What you will do
Write out each line exactly as it stands, please.

Stored records

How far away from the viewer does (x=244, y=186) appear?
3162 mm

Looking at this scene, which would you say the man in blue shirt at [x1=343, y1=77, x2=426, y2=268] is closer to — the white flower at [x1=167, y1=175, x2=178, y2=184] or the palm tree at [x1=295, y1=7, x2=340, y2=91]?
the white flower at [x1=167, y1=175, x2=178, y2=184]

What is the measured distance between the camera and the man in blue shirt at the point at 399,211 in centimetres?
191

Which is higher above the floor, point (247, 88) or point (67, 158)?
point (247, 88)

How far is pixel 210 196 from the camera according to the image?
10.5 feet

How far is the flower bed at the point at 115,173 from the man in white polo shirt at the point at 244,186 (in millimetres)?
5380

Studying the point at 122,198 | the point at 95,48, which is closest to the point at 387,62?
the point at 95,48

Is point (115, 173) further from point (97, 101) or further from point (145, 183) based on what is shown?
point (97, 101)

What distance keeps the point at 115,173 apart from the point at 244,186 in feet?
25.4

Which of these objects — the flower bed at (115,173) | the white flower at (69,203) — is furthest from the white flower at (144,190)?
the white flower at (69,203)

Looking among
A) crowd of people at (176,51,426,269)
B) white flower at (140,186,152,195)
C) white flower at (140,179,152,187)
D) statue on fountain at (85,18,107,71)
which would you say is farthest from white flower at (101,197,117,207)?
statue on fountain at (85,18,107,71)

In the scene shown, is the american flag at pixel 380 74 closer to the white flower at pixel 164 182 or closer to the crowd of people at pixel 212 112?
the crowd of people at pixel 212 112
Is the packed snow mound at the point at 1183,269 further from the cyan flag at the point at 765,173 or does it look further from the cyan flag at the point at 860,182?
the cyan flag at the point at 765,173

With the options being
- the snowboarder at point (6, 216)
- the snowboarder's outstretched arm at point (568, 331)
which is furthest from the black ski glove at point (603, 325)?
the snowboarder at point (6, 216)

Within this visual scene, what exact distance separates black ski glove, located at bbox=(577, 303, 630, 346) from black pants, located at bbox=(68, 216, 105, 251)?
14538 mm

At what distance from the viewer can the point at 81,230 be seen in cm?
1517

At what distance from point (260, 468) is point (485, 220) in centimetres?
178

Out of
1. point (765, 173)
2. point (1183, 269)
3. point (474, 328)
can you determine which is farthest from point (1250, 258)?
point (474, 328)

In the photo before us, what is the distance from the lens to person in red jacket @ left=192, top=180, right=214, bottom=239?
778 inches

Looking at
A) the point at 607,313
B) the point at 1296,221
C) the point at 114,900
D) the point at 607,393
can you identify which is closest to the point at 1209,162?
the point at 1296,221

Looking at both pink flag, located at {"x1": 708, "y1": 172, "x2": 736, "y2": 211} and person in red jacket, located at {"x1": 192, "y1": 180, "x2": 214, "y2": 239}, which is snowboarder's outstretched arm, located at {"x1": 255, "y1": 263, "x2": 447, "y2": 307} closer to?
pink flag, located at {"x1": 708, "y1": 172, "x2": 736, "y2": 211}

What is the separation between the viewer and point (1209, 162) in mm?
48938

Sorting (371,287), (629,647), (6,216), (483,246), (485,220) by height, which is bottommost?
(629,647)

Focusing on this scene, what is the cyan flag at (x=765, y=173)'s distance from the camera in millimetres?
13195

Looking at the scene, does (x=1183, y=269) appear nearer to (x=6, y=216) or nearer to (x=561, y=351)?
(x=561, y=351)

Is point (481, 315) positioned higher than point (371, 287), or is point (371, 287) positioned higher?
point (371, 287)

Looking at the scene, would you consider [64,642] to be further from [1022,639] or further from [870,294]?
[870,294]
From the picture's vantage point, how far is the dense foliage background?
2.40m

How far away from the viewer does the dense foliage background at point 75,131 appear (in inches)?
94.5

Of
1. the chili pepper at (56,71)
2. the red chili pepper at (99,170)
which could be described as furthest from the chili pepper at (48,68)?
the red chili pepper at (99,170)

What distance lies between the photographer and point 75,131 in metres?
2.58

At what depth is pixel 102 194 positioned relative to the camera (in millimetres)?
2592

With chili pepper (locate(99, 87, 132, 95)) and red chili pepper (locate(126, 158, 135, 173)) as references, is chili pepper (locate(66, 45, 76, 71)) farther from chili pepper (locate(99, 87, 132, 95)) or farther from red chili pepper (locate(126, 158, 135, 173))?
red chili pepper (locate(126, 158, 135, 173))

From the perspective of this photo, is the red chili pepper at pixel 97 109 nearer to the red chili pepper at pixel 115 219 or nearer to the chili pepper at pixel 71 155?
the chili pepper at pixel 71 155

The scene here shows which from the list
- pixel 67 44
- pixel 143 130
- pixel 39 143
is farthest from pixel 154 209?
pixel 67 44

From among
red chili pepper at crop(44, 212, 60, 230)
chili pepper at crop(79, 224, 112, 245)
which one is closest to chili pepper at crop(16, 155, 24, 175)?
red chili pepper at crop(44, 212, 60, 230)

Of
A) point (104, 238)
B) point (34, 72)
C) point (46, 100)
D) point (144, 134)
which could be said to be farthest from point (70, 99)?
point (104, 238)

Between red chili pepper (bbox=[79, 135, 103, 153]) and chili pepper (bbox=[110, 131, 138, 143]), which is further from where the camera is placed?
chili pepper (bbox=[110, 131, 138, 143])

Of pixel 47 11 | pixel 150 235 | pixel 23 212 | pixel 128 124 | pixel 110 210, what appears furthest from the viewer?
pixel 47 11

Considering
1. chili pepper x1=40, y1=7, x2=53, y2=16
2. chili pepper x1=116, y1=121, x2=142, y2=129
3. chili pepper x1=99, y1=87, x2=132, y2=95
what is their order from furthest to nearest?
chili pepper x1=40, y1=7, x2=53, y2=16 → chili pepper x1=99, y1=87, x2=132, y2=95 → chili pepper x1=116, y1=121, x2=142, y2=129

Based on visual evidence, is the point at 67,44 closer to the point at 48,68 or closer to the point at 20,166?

Written solution
How far away from the viewer does (x=244, y=186) appear?
3162 mm

Looking at this scene, which would you say the man in blue shirt at [x1=343, y1=77, x2=426, y2=268] is closer to — the white flower at [x1=167, y1=175, x2=178, y2=184] or the palm tree at [x1=295, y1=7, x2=340, y2=91]?
the white flower at [x1=167, y1=175, x2=178, y2=184]

What is the measured distance between the camera and the man in blue shirt at the point at 399,211 in centimetres?
191

Which is higher above the floor, point (247, 88) or point (67, 158)?
point (247, 88)

How far is pixel 210 196 from the camera according to the image?
10.5 feet

How far is the flower bed at the point at 115,173 from the man in white polo shirt at the point at 244,186 (in millimetres)?
5380

Studying the point at 122,198 | the point at 95,48, which is closest to the point at 387,62?
the point at 95,48

Is point (115, 173) further from point (97, 101) or further from point (145, 183) based on what is shown?
point (97, 101)

What distance keeps the point at 115,173 apart from the point at 244,186 in feet?
25.4

Which of these objects — the flower bed at (115,173) | the white flower at (69,203) — is furthest from the white flower at (144,190)?
the white flower at (69,203)

Looking among
A) crowd of people at (176,51,426,269)
B) white flower at (140,186,152,195)
C) white flower at (140,179,152,187)
D) statue on fountain at (85,18,107,71)
which would you say is farthest from white flower at (101,197,117,207)?
statue on fountain at (85,18,107,71)

In the scene shown, is the american flag at pixel 380 74 closer to the white flower at pixel 164 182 or closer to the crowd of people at pixel 212 112?
the crowd of people at pixel 212 112
Is the packed snow mound at the point at 1183,269 further from the cyan flag at the point at 765,173 or does it look further from the cyan flag at the point at 860,182?
the cyan flag at the point at 765,173

With the options being
- the snowboarder at point (6, 216)
- the snowboarder's outstretched arm at point (568, 331)
which is furthest from the black ski glove at point (603, 325)?
the snowboarder at point (6, 216)

Within this visual scene, what exact distance separates black ski glove, located at bbox=(577, 303, 630, 346) from black pants, located at bbox=(68, 216, 105, 251)?
14538 mm

At what distance from the viewer can the point at 81,230 be seen in cm?
1517

At what distance from point (260, 468) is point (485, 220) in centimetres?
178

Out of
1. point (765, 173)
2. point (1183, 269)
3. point (474, 328)
can you determine which is farthest from point (1250, 258)?
point (474, 328)

In the photo before us, what is the distance from the lens to person in red jacket @ left=192, top=180, right=214, bottom=239?
778 inches

Looking at
A) the point at 607,313
B) the point at 1296,221
C) the point at 114,900
D) the point at 607,393
can you identify which is closest to the point at 1209,162?
the point at 1296,221

Looking at both pink flag, located at {"x1": 708, "y1": 172, "x2": 736, "y2": 211} and person in red jacket, located at {"x1": 192, "y1": 180, "x2": 214, "y2": 239}, which is snowboarder's outstretched arm, located at {"x1": 255, "y1": 263, "x2": 447, "y2": 307} closer to?
pink flag, located at {"x1": 708, "y1": 172, "x2": 736, "y2": 211}

What is the separation between the viewer and point (1209, 162) in mm?
48938

Sorting (371,287), (629,647), (6,216), (483,246), (485,220) by height, which is bottommost?
(629,647)

Focusing on this scene, what is the cyan flag at (x=765, y=173)'s distance from the camera in millimetres?
13195

Looking at the scene, does (x=1183, y=269) appear nearer to (x=6, y=216) or nearer to (x=561, y=351)?
(x=561, y=351)

Is point (481, 315) positioned higher than point (371, 287), or is point (371, 287) positioned higher?
point (371, 287)

Looking at the scene, would you consider [64,642] to be further from [1022,639] or further from [870,294]?
[870,294]
From the picture's vantage point, how far is the dense foliage background?
2.40m

How far away from the viewer does the dense foliage background at point 75,131 appear (in inches)?
94.5

Of
1. the chili pepper at (56,71)
2. the red chili pepper at (99,170)
which could be described as furthest from the chili pepper at (48,68)?
the red chili pepper at (99,170)

What distance lies between the photographer and point 75,131 in metres?
2.58

At what depth is pixel 102 194 positioned relative to the camera (in millimetres)?
2592

With chili pepper (locate(99, 87, 132, 95)) and red chili pepper (locate(126, 158, 135, 173)) as references, is chili pepper (locate(66, 45, 76, 71)) farther from chili pepper (locate(99, 87, 132, 95)) or farther from red chili pepper (locate(126, 158, 135, 173))?
red chili pepper (locate(126, 158, 135, 173))

From the perspective of this photo, is the red chili pepper at pixel 97 109 nearer to the red chili pepper at pixel 115 219 or nearer to the chili pepper at pixel 71 155?
the chili pepper at pixel 71 155

The scene here shows which from the list
- pixel 67 44
- pixel 143 130
- pixel 39 143
is farthest from pixel 154 209?
pixel 67 44

From among
red chili pepper at crop(44, 212, 60, 230)
chili pepper at crop(79, 224, 112, 245)
which one is closest to chili pepper at crop(16, 155, 24, 175)?
red chili pepper at crop(44, 212, 60, 230)

Of
A) point (104, 238)
B) point (34, 72)
C) point (46, 100)
D) point (144, 134)
which could be said to be farthest from point (70, 99)?
point (104, 238)

Between red chili pepper (bbox=[79, 135, 103, 153]) and chili pepper (bbox=[110, 131, 138, 143]), which is further from where the camera is placed?
chili pepper (bbox=[110, 131, 138, 143])

Of pixel 47 11 | pixel 150 235 | pixel 23 212 | pixel 128 124 | pixel 110 210, what appears furthest from the viewer?
pixel 47 11

Considering
1. chili pepper x1=40, y1=7, x2=53, y2=16
2. chili pepper x1=116, y1=121, x2=142, y2=129
3. chili pepper x1=99, y1=87, x2=132, y2=95
what is their order from furthest to nearest?
chili pepper x1=40, y1=7, x2=53, y2=16 → chili pepper x1=99, y1=87, x2=132, y2=95 → chili pepper x1=116, y1=121, x2=142, y2=129

Based on visual evidence, is the point at 67,44 closer to the point at 48,68 or closer to the point at 20,166?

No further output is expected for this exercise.